Poucos países podem oferecer roteiros turísticos com tanta diversidade de opções, aliados a um clima tão favorável, como o Brasil. Mesmo assim, de acordo com o ranking da Organização Mundial de Turismo, em 2015, o país recebeu 6,3 milhões de visitantes, enquanto a França, primeira colocada, recebeu, no mesmo ano, 84 milhões. Certamente, há múltiplas razões para tal diferença entre os dois países. Uma, dentre elas, apesar de muito importante, recebe pouquíssima atenção do poder público no Brasil: o cuidado com a gerência da paisagem.
Muito embora seja unanimidade acreditar que, tanto a paisagem natural (matas, jardins, rios, etc.) como a modificada pela ação humana (casas, edifícios, rodovias, etc.) necessitam de atenção e devem estar incluídas em projetos públicos de preservação, ainda são insuficientes as iniciativas que pensem a paisagem na perspectiva da sua recepção. Um viajante registra no seu celular ou em sua máquina fotográfica centenas de imagens. Muitas logo serão postadas em redes sociais, blogs, aplicativos de comunicação, entre outros recursos virtuais e serão determinantes na formação de opiniões sobre os locais fotografados. Neste sentido, caberia indagar: como desejamos observar uma praça, um monumento, uma montanha e tantos outros elementos integrantes das nossas incontáveis paisagens?
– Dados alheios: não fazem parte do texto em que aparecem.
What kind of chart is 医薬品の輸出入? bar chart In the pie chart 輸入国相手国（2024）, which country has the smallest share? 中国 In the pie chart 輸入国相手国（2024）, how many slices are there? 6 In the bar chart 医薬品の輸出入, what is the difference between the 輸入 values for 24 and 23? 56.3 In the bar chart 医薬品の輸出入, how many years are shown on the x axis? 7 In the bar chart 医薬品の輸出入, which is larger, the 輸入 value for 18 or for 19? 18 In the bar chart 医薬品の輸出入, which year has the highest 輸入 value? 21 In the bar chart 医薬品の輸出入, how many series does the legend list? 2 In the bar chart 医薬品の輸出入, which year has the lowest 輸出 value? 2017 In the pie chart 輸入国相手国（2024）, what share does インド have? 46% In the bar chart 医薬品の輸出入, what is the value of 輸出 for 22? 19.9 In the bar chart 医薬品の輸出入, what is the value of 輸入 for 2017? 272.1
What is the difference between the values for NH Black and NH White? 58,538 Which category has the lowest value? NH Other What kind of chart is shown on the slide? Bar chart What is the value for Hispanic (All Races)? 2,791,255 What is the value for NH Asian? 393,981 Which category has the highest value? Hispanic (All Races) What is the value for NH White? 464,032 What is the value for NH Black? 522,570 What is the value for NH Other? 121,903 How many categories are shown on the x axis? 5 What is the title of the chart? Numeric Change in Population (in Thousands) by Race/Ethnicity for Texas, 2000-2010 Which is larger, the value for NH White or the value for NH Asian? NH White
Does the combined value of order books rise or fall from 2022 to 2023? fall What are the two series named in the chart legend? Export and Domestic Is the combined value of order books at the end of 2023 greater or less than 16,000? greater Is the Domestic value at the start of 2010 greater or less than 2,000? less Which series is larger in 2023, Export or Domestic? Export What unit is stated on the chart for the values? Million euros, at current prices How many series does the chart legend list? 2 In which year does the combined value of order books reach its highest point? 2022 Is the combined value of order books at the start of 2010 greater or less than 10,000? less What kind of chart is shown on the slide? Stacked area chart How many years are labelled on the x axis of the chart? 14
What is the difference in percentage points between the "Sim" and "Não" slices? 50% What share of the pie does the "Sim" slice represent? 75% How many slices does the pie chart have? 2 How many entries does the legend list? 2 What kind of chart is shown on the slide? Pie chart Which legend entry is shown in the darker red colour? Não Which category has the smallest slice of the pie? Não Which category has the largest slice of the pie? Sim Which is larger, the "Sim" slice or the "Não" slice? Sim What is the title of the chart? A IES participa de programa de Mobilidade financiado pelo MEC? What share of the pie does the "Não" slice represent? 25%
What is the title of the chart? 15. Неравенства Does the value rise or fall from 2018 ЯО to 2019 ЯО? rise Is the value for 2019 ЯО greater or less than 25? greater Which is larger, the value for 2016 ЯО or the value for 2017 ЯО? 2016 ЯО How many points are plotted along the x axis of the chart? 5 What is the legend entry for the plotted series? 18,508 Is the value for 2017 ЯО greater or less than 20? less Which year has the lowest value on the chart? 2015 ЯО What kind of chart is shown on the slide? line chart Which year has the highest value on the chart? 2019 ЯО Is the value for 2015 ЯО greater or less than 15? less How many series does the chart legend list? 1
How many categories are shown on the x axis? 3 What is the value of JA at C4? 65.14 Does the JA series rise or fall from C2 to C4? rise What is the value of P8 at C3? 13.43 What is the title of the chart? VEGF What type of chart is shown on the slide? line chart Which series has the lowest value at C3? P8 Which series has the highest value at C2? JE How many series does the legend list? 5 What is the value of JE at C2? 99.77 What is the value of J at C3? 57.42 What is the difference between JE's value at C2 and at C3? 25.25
Para exemplificar, temos duas fotografias para comparação. A fotografia original foi feita na cidade de Antonina, litoral do Paraná, no dia 4 de agosto de 2014. Na sequência, vemos a mesma fotografia, na qual foram feitos retoques e eliminados da cena dois postes e os cabos de eletricidade e comunicação. Qual das situações retratadas mais nos agrada e mais agradaria mostrar a um eventual visitante da cidade?
Igreja de São Benedito
Antonina, Paraná
Em seguida, para comparação, vemos algumas fotografias feitas na França e em Portugal, sendo duas em Paris, uma na cidade de Giverny – onde se localiza a casa onde morou o artista impressionista Claude Monet – e a última na cidade do Porto. Nas cidades europeias, em geral, os cabos de eletricidade e comunicação ficam sob o solo. Só este detalhe já reduz substancialmente o ruído visual, permitindo uma radical mudança na percepção da paisagem, sem contar outros benefícios. Note-se ainda, nas imagens, as alternativas utilizadas para a iluminação pública, principalmente a preocupação com o adequado design das luminárias, dos postes de iluminação e sinalização, bem como, a opção por reduzir a instalação de postes em benefício de luminárias fixadas nas fachadas das construções.
Soluções simples e perfeitamente aplicáveis às cidades brasileiras – inclusive com baixo investimento no caso de cidades históricas importantes e de menor porte, como são exemplos no Paraná: Antonina, Morretes, Paranaguá, Lapa, entre outras – com indiscutíveis benefícios não apenas para o turismo, mas para a saúde, a segurança e a educação.
São fáceis de encontrar pelo Brasil exemplos de absoluta irresponsabilidade na administração do bem comum. A ganância, a especulação imobiliária sem medida, a falta de empatia, o desrespeito ao legado de outras gerações, levam ao diário desprezo pelo patrimônio natural e material. Conhecer direitos e deveres é requisito básico para o pleno exercício da cidadania. Apesar de muitos países possuírem legislação dedicada ao direito a paisagem, o tema, nessa perspectiva, ainda é pouco conhecido e debatido entre nós, apesar de cada dia mais urgente.
Como se viu, um aplicativo de computador pode dar conta, com um pouco de paciência, de alterar uma paisagem, porém, para uma solução duradoura e socialmente sustentável é necessária uma interferência cidadã consciente de seus deveres e exigente de seus direitos, inclusive do direito de usufruir de uma paisagem administrada com bom senso.
______________________________
“ Gestão da paisagem designa a ação visando assegurar a manutenção de uma paisagem, numa perspectiva de desenvolvimento sustentável, no sentido de orientar e harmonizar as alterações resultantes dos processos sociais, económicos e ambientais. ”
Convenção Europeia da Paisagem. Capítulo 1º, item e.
O nome real do nosso descaso com a paisagem, Humberto, chama-se “escracho”. Somos um país de gente escrachada que não merece a paisagem que tem. As fotos de Antonina provam que não é preciso comparar com a Europa – bastaria um mínimo de atenção por parte dos administradores. Mas nem só deles: como povo, temos que levantar do “berço esplêndido” e começar a fazer as coisas direito, e exigir outro tanto. Como já comentamos outras ocasiões, por aqui precisamos de uns 500 anos de civilização. Talvez mil.